General Issues

This section will be used to list all past and current issues that impose problems in building or running openoffice.org.

Here will be listed all issues that are generic across all openoffice.org builds, and every other section will entail issues related to only that build.

Porting Bridges

Bridges is the module within OpenOffice.org that allows bindings between languages and object models. This is achieved by creating a proxy object in one environment (a specific language and hardware platform) so that the actual object represented by the proxy is available in a second environment.

The way in which OpenOffice.org achieves this is by creating bridges to the binary UNO specification (which is very low level to reduce performance penalties), this way there is a reduced number of bridges between environments. The bridges required for OpenOffice.org to run are:

C++ -> UNO  &  UNO -> C++
C -> UNO  &  UNO -> C
Java -> UNO  &  UNO -> Java

The C and Java bridges are compiler, and platform independent, however the C++ bridge is not. Ralph Thomas has finished the gcc2 bridge for Irix, and it is clearly working very well! Later on down the track though, we will need that bridge re-written for gcc3, and for the MIPSpro compilers.
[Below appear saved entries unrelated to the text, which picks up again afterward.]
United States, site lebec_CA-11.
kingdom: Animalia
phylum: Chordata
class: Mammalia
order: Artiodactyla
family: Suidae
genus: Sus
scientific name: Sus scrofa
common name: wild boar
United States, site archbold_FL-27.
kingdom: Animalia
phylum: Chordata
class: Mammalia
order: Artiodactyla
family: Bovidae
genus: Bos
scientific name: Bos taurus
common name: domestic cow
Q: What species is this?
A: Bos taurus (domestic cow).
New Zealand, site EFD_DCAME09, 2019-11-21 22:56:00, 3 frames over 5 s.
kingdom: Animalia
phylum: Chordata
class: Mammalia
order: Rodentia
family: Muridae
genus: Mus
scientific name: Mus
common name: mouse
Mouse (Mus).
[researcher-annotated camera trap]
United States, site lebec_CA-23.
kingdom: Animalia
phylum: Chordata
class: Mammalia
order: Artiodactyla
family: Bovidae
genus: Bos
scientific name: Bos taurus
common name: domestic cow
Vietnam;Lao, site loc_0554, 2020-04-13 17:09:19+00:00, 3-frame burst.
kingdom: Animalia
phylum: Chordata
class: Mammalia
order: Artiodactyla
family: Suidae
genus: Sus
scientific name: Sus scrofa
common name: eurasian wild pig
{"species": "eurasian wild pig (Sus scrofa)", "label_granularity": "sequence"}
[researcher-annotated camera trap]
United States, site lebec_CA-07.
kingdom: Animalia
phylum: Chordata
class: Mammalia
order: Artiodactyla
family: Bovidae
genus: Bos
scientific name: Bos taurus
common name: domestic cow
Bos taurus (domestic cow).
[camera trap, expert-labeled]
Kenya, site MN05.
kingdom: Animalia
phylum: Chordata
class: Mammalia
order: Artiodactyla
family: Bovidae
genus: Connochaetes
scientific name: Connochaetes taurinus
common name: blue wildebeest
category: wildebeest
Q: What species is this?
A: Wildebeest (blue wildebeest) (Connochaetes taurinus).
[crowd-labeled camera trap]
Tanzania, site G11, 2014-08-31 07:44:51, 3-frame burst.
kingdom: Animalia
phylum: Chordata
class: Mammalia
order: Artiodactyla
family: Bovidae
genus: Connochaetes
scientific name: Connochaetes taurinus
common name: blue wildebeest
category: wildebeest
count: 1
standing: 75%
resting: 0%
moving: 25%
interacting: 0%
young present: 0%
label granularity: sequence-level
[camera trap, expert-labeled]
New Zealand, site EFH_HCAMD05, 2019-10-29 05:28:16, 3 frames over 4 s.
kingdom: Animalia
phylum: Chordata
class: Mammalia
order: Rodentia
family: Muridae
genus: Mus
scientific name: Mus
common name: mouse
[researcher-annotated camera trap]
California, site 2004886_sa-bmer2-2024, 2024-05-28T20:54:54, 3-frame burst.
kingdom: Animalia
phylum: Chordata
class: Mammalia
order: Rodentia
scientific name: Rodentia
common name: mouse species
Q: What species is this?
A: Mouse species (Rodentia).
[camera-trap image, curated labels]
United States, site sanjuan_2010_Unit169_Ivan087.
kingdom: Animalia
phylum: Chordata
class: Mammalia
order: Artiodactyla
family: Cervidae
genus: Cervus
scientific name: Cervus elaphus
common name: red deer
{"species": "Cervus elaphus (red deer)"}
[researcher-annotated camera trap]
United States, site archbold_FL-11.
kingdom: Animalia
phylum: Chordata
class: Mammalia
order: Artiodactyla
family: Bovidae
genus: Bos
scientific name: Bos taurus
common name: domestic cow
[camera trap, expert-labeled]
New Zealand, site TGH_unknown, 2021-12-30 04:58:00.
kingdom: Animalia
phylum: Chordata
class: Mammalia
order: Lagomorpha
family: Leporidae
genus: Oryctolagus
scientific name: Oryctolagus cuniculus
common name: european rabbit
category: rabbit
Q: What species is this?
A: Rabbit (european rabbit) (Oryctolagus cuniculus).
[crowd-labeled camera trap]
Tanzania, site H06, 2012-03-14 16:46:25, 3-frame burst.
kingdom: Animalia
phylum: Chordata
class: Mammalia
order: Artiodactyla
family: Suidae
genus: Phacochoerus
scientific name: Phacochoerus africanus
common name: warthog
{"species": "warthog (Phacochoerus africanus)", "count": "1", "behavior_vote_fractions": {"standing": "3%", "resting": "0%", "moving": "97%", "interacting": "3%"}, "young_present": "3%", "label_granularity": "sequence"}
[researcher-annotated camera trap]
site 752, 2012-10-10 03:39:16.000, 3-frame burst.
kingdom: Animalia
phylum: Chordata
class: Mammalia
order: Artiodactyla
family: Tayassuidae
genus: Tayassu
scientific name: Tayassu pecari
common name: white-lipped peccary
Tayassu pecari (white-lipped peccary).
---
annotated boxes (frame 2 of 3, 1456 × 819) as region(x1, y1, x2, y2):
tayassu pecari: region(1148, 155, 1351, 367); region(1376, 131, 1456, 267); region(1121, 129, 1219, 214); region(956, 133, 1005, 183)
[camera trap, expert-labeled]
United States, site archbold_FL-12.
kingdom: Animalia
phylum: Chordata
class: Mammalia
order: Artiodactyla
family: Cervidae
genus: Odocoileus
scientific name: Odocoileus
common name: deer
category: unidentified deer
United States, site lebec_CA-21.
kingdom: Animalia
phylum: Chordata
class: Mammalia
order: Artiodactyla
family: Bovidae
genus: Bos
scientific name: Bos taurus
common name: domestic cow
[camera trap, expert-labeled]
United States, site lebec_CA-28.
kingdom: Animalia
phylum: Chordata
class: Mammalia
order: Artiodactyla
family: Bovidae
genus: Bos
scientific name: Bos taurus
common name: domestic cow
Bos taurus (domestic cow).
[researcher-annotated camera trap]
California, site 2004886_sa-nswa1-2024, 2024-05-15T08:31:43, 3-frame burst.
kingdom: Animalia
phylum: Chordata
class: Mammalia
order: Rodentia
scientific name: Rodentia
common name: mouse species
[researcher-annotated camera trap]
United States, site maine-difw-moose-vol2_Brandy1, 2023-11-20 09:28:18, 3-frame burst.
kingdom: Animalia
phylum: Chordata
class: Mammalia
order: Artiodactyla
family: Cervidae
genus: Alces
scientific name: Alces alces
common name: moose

Ralph is currently working on (among other things) a MipsPro bridge, as the port to MipsPro 7.4 and SGI's STL has started.

Build Parallelisation

OpenOffice.org Builds can take up to 24 hours at times, but the potential to dramatically reduce this number is available. OpenOffice.org uses dmake to build as it's make system (dmake = distributed make) which can spawn processes over a number of processors and even machines. We are currently using an 8 CPU O3K to build OpenOffice.org and would like to utilise this functionality. The issue here is that the dependencies in the makefiles are not exactly correct. They work fine for a sequential build that uses no parallelisation, but can cause troubles during a parallel build. Almost all of these issues were fixed in 2002, but since then, there have been changes to the make system that have introduced more problems. Although these issues are not of the highest priority, they will eventually be dealt with to allow a faster, seamless build of OpenOffice.org.